Expand description
§Rawzip
A low-level Zip archive reader and writer. Pure Rust. Zero dependencies. Zero unsafe. Fast.
§Use Cases
In its current state, rawzip should not be considered a general purpose Zip library like zip, rc-zip, or async_zip. Instead, it was born out of a need for the following:
-
Efficiency: Only pay for what you use. Rawzip does not materialize the central directory when a Zip archive is parsed, and instead provides a lending iterator through the listed Zip entries. For a Zip file with 200k entries, this results in up to 2 orders of magnitude performance increase, as other Zip libraries need 200k+ allocations to rawzip’s 0. If storage of all entries is needed for further processing, callers are able to amortize allocations for arbitrary length fields like file names.
-
Bring your own dependencies: Rawzip pushes the compression responsibility onto the caller. Rust has a myriad of high quality compression libraries to choose from. For instance, just deflate has a half dozen implementations (#1, #2, #3, #4, #5, #6). This allows Rawzip to reach maturity easier and be passively maintained while letting downstream users pick the exact compressor best suited to their needs. The Zip file specification does not change frequently, and the hope is this library won’t either.
§Features:
- Pure Rust. Zero dependencies. Zero unsafe. Fast.

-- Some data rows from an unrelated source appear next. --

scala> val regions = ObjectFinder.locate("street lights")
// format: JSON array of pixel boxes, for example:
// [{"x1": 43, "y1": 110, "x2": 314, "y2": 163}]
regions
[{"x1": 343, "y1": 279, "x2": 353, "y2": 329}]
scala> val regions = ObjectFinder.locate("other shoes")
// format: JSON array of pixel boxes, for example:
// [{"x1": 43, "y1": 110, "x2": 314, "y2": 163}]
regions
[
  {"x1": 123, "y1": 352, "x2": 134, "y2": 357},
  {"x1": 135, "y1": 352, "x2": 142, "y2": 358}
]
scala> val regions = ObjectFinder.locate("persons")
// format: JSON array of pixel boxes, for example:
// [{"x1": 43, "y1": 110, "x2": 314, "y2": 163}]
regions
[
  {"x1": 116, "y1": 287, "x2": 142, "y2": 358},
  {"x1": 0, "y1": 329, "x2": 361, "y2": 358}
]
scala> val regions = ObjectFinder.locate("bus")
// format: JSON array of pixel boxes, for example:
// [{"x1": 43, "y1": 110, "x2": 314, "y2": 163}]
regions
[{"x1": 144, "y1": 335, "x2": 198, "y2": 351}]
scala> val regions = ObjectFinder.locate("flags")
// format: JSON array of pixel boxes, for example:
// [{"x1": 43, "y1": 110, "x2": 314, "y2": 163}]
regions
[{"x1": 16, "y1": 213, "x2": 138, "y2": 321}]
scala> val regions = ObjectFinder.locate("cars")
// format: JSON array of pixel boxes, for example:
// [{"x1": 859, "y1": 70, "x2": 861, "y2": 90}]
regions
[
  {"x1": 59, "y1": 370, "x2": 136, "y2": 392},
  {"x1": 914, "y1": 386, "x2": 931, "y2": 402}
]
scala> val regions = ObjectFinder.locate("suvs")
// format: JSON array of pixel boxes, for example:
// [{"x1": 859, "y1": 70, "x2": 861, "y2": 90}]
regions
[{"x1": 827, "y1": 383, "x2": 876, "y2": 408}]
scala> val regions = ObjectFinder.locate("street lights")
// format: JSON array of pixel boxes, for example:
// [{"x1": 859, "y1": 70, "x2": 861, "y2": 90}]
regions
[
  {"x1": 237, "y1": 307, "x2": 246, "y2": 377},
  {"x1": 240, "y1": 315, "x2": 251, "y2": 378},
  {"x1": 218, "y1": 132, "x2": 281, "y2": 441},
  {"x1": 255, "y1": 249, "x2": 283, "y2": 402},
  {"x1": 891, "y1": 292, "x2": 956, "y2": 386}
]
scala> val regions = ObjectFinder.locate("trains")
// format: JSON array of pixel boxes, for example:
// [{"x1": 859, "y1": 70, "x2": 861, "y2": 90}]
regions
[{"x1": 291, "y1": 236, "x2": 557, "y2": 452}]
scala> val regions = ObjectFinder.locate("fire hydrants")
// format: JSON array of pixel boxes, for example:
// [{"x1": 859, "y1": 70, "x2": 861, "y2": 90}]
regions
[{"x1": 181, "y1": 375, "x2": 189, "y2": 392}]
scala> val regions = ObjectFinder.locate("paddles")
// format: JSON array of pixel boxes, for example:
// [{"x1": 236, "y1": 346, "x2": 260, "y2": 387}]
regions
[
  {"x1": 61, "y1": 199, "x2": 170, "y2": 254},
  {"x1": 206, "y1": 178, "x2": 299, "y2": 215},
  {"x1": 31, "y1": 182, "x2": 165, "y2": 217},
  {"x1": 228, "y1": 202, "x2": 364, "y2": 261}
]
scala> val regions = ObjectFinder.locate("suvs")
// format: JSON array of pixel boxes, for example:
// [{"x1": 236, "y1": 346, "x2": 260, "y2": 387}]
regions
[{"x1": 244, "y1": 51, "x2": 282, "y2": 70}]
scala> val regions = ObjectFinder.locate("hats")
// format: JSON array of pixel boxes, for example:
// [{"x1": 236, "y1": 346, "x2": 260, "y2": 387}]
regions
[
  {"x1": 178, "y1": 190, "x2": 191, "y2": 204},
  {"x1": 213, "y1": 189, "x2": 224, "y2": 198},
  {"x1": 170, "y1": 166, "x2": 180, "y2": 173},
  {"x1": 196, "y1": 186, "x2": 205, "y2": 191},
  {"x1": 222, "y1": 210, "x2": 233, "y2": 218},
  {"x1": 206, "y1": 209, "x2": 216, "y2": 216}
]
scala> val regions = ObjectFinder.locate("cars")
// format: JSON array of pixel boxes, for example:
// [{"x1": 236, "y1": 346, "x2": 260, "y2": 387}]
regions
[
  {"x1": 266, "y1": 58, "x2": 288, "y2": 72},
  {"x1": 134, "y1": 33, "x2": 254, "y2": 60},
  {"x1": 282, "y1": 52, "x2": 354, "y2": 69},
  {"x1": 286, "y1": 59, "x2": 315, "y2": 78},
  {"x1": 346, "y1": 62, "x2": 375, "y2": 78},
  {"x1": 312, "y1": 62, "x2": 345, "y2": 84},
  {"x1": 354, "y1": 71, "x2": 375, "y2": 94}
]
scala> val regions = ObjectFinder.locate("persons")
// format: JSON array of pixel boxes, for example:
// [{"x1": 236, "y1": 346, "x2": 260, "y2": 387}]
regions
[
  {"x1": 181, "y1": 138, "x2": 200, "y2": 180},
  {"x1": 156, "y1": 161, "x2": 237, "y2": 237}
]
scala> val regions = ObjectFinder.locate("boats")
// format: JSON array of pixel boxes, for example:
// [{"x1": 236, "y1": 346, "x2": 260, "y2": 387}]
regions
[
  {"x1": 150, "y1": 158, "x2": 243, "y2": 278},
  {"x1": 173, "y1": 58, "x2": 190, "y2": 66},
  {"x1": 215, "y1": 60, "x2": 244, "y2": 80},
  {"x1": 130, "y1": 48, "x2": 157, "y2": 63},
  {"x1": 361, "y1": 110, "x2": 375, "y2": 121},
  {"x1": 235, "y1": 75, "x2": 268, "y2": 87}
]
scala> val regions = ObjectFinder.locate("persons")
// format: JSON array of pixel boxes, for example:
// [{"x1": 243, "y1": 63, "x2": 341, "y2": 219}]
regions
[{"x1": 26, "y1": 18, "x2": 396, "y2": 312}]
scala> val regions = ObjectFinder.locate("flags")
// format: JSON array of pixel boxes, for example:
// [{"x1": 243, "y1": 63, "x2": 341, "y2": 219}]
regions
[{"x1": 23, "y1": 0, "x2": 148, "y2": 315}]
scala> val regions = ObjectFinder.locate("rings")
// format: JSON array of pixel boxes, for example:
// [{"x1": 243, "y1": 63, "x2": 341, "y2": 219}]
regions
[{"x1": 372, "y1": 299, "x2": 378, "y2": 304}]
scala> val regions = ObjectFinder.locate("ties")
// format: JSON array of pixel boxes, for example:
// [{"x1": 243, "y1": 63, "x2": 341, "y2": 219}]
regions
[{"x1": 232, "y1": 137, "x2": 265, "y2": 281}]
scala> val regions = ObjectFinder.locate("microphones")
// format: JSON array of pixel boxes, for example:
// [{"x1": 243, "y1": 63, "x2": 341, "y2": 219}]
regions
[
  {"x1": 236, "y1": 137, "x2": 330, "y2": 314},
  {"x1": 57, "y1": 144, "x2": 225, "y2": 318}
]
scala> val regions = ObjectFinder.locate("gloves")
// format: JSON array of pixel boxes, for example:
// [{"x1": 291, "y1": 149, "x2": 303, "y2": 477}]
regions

- Read and write Zip and Zip64 files
- Facilitates concurrent streaming decompression
- Zero allocation and zero copy when reading from a byte slice
§Example
use std::io::Read;
// Let's create a Zip archive with a single file, "file.txt", containing the text "Hello, world!"
// and read it back out.
let data = b"Hello, world!";
// Create a new Zip archive in memory.
let mut output = Vec::new();
let mut archive = rawzip::ZipArchiveWriter::new(&mut output);
// Start of a new file in our zip archive with deflate compression.
let mut file = archive.new_file("file.txt")
.compression_method(rawzip::CompressionMethod::Deflate)
.create()?;
// Wrap the file in a deflate compressor.
let mut encoder = flate2::write::DeflateEncoder::new(&mut file, flate2::Compression::default());
// Wrap the compressor in a data writer, which will track information for the
// Zip data descriptor (like uncompressed size and crc).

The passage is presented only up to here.